Sculpting in Time desu wa

good post

I'd say that, other than the fact that you're projecting, this is actually accurate for like 95% of artists / artist communities

Watch shock of the new

Good artists don't give a fuck about doing "statements", they like doing cool-looking and original stuff that then gets overly analyzed by pseuds thinking everything is a critique of society.

Artists have to roll with this pseudery because that's the only kind of people who care about art nowadays.

pick up some kenneth clarke books user

Art teacher here

I always recommend this series for a start, I think it is fantastic:
youtube.com/watch?v=0pDE4VX_9Kk
(there is a book of it too)

I think the best material to understand the transition into the modern world of art is this series:
youtube.com/watch?v=J3ne7Udaetg

The two most well known books on history of art, imo, are The Story of Art by E. Gombrich and Arte Moderna by Carlos Argan.
If you want to know of aesthetics (in art, though not exclusively), I really like Umberto Eco's On Beauty and On Ugliness, because the books are a compilation of texts of different times.

I think the problem with art appreciation is how attached people are to what they think is a legitimate and illegitimate way to appreciate art. A lot of people who are not used to go to museums, when facing a painting, they kind of expect you to explain it, and therefore they don't really look at it. On the other hand, there are those who look at it but that cling to what they are seeing (if they like it or not at first glance) and do not allow their experience to unfold into other forms. The major problem, in my opinion, has to do with ones relation to knowledge and to experience. Today, it seems so crucial for us to choose the experiences around us, as if we could "waste time" on things, as if to validate some things and not others. There is no such a hurry, really. I don't think it is about what we "feel", neither it is about what we know of art. Art is something to be talked about and so I think the greatest issue is to close the door on the next interpretation, whether it is your own change of heart or someone else's opinion.

It's not that there is a secret dimension to each artwork, a truth that is hidden and that can only be found in what the artist meant or how he mastered his technique. It's also not about despising such things and just "feeling feelings" about it. It's a conversation. Art does not exist in a vacuum.

Just a thought: Zizek says that it's not so much that we ought to know history to understand art, but that in order to understand history we ought to see what art each time was producing and I agree.

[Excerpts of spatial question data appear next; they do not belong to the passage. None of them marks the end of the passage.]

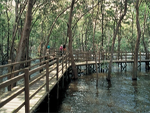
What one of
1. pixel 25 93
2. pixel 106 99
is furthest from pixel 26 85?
pixel 106 99

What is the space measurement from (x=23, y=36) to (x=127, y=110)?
601 cm

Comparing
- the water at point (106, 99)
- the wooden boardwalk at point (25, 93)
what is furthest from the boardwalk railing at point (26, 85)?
the water at point (106, 99)

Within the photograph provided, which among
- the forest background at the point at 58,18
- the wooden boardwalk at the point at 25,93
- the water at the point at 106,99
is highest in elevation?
the forest background at the point at 58,18

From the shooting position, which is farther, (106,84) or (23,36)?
(106,84)

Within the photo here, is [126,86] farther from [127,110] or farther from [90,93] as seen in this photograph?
[127,110]

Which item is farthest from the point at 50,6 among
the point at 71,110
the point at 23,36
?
the point at 71,110

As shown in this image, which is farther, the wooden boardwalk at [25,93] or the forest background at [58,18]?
the forest background at [58,18]

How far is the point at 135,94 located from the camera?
10516 millimetres

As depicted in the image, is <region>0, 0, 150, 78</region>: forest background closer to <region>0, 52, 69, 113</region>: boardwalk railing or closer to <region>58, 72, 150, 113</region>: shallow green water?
<region>0, 52, 69, 113</region>: boardwalk railing

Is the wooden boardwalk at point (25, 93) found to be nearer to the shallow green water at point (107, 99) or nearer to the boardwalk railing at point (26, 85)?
the boardwalk railing at point (26, 85)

It's also worth mentioning that the word "Art" has a current meaning going on, but it is not only that. Some pieces you'll find in the museum will dialogue with western art history, but that's not always the case. I think it's important to understand that, for example, woodblock printing in Japan was more about selling souvenirs than creating "Art", in spite of the quality of the technique and in spite of the fact that we see it as art today. Not only artworks have changed, but their appreciation have changed as well in a retroactive way.

Go to the museum, get involved. Talk to art educators and guides at those places. See art in what's outside the museum too. Don't settle down.

I wish I could talk more about it and respond to you later on, but I'm going on a trip now. Happy 2018 Veeky Forums.

John Berger

Not OP, but thank you.

Seconding Gombrich's Story of Art. I have not read Arte Moderna but I will for sure check it out.

>woodblock printing in Japan was more about selling souvenirs than creating "Art", in spite of the quality of the technique and in spite of the fact that we see it as art today. Not only artworks have changed, but their appreciation have changed as well in a retroactive way.
Heidegger and Benjamin touch upon this, but I wouldn't recommend aesthetics as an enty point for appreciating art. It can definetly expand your point of view and change the way you look at art, but it is a very detached discipline. Sometimes it seems as if the artworks were only accessory for aesthetics.

First, go to a museum. Books won't help you that much if you can't find art to appreciate outside of them.

It must be good art if it's big!

Just understand that where classical art was oriented toward content, the great marker of art in modernity is reflection on its own medium, a consideration of its own conditions of possibility. This was perhaps one of the more valuable insights I gained from my survey course on German art.

>the great marker of art in modernity is reflection on its own medium
Honestly I thought that this was postmodernism. Can someone explain postmodern art to me?

A failure of communication is due to the artist and not the viewer.

If the art is too high-concept for most people too understand then the artist has failed at his work.

Danke. Any thoughts on the Annotated Mona Lisa?